Aí entra a importância da música: as boas memórias, os momentos marcantes, de afeto, carinho, flerte, transa, gargalhada, embriaguez e prazer são – em grande medida – embalados por um riff de guitarra, um dedilhado, uma letra ou uma harmonia. Nossas primeiras memórias, aquelas que de fato valem a pena se recordar, possuem como trilha sonora os artistas dos quais mais gostamos. E talvez seja um movimento natural haver um crescimento na procura pelos discos que nos marcaram a vida.
“Daí, muita gente partiu para consumir discos... e acho que isso permanecerá durante um tempo: o consumo de música digital, mas também em formatos físicos”, acredita Razuk. Ao ficar impedido de organizar eventos presenciais, como os tradicionais Cidade Rock e Goiânia Noise, a Monstro escolheu lançar a live Goiânia Rock City numa charmosa fita K7, com encarte elegante, arte assinada por Katira e colorida. “Afinal, nós somos a Monstro Discos e Fitas Magnéticas... essa é a nossa razão e é nisso que acreditamos”, diz o produtor, cuja K7 já está à venda no site do selo por R$ 45,00.
Além de relançamentos promovidos pela própria Monstro, o mercado brasileiro conta ainda com uma importante iniciativa da Polysom, no sentido de preservar a memória discográfica brasileira, mantendo vivo o legado de álbuns que marcaram a MPB e nossa história. A fábrica de discos, por exemplo, colocou em seu catálogo “Realce” (1979), de Gilberto Gil”, “O Filho de José e Maria” (1977), ópera-soul de Odair José, bem como trabalhos mais recentes como “Planeta Fome” (2019), disco de Elza Soares.
Medalhões
Até os Rolling Stones, medalhões do rock com quase seis décadas de estrada, optaram por lançar o histórico show na praia de Copacabana no ano de 2006 em DVD, blu-ray, CD e vinil. Beatle renegado como compositor por Paul McCartney e John Lennon, o músico George Harrison criou o primeiro disco triplo do rock em 1971, e deve sair em breve uma edição comemorativa sobre um dos mais belos álbuns de folk-espiritual já feito, com canções que ficaram fora à época e agora chegam ao público.
Para Mateus Mondini, do sub-selo da Nada Nada Discos, é inegável que os artistas hoje lançam músicas soltas, mas há aqueles que continuam fazendo discos, seja em formato físico ou digital. “Acho que tem hora para tudo, para ouvir uma música solta de um artista no meio de uma seleção, para ouvir um disco completo de um artista novo, para revisitar ou descobrir um clássico”, afirma Mateus, cujo projeto é dedicado a reedições da música experimental brasileira em vinil – o último a ser relançado foi “A Música Brasileira do Século XX” (1959), de compositora e pianista Jocy de Oliveira.
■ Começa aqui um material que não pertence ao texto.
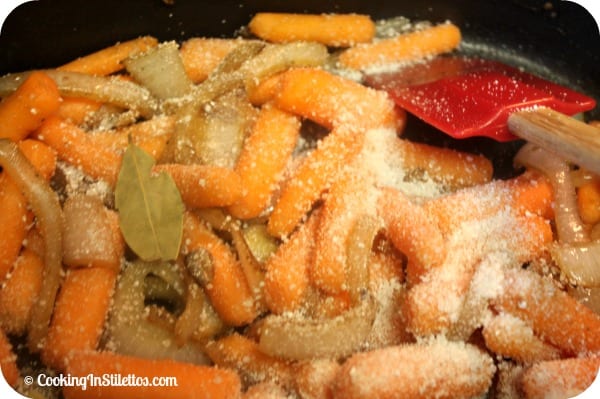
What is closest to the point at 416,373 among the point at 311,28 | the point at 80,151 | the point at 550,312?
the point at 550,312

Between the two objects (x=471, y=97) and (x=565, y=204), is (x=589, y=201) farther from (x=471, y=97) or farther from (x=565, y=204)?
(x=471, y=97)

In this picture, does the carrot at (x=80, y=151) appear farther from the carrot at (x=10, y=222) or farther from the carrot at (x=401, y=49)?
the carrot at (x=401, y=49)

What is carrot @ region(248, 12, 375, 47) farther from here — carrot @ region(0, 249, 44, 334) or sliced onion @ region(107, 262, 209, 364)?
carrot @ region(0, 249, 44, 334)

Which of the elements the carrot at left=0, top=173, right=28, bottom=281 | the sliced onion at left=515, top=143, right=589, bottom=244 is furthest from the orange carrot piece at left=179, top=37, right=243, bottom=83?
the sliced onion at left=515, top=143, right=589, bottom=244

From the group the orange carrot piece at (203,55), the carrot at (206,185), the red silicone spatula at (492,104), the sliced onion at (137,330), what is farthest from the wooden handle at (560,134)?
the sliced onion at (137,330)

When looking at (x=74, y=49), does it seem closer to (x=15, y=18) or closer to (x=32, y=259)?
(x=15, y=18)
A dúvida, porém, é direcionar essa procura por discos e CDs a shows ao vivo, quando o mundo retornar à normalidade após a covid-19. É o que preocupa Leo Bigode, da Monstro Discos: “A gente vinha, falando da cena de rock da cidade de Goiânia, num crescimento, de uma retomada”. Em 2018 e 2019, o selo goiano – que estava à frente de projetos semanais no Martim Cererê – movimentou a cena roqueira goianiense com intensidade, e essa procura do público acabou quebrada pela pandemia.
“Na minha análise, eu acho que esse é o desafio também, que essa cena volte a crescer, a ser consumida, a ser produzida”, analisa. Enquanto isso não acontece, o mercado de música física e digital deve se manter forte: graças à música alimentamos nossa nostalgia sobre um tempo em que poderíamos conversar, se divertir, aglomerar nos festivais que rolaram na capital e em outros espalhados pelo país. O som certo faz uma alma embriagar-se nos bons momentos da existência.